The study questions, “And why aren't bus drivers, pilots, and ship captains similarly protected? The study authors suggest these other jobs involve predetermined routes with less real-time navigational demands. Thus, they may not change the hippocampus as much.” I think there is something else involved. I see a difference between ambulance and taxi drivers on the one hand and bus drivers, aircraft pilots, and ship captains on the other, and I wonder if it matters. The former interact with their passengers (consider that ambulance drivers also function as EMTs) whereas the latter don’t interact or if they do, they interact infrequently and with less depth.

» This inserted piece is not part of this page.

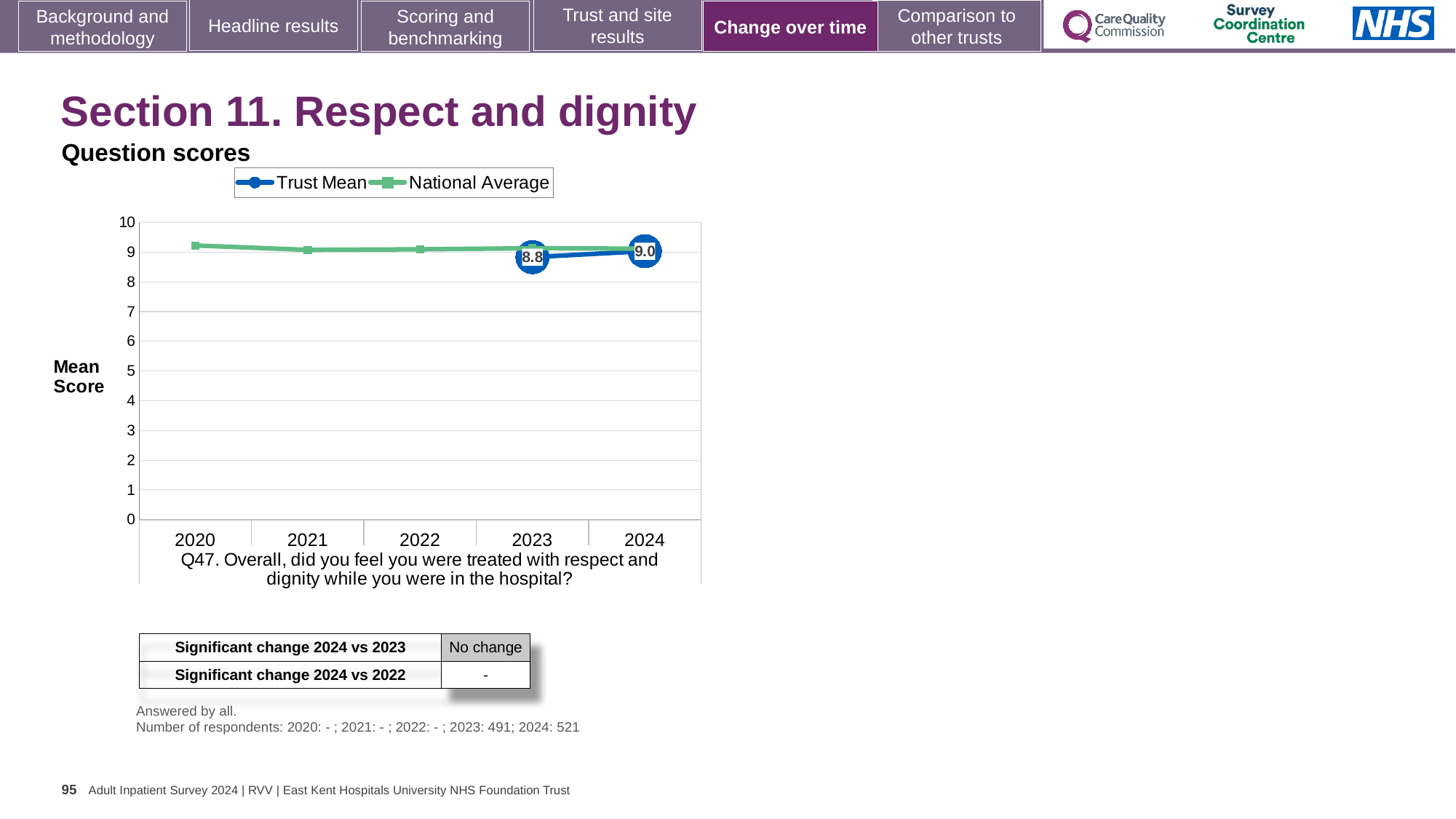
What are the two series named in the chart legend? Trust Mean and National Average In which year is the Trust Mean at its lowest? 2023 How many series does the chart legend list? 2 In which year is the Trust Mean at its highest? 2024 Which year has the higher Trust Mean value, 2023 or 2024? 2024 Is the National Average value for 2020 greater or less than 8? greater What is the Trust Mean value for 2023? 8.8 What is the difference between the Trust Mean values for 2024 and 2023? 0.2 What is the Trust Mean value for 2024? 9.0 What kind of chart is shown on the slide? line chart Does the Trust Mean rise or fall from 2023 to 2024? rise How many years are shown on the x axis of the chart? 5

Other studies, such as New Studies Suggest Social Isolation Is a Risk Factor for Dementia in Older Adults, Point to Ways to Reduce Risk, and Being Social May Delay Dementia Onset by Five Years, suggest that continued social engagement tends to lower dementia risk whereas it increases in older people who are isolated and have little or no social interaction.
And that brings me back to tax and music. Musicians engage in social contact, not only with other members of a chorus, orchestra, or band, but also with audiences, fans, promoters, agents, stage hands, and the entire array of people who interact with the performers. What about tax professionals? Despite the perception that “tax geeks” sit alone immersed in reading the Internal Revenue Code as a novel (though I did do that, years ago), tax professionals interact with clients, with co-workers, with other professionals, with federal, state, and local tax collectors and auditors, with employees, and sometimes with judges. Is this social interaction of sufficient amount? Can it be measured and compared to the social interaction of musicians and persons in other occupations? Perhaps these questions will be the subject of future studies.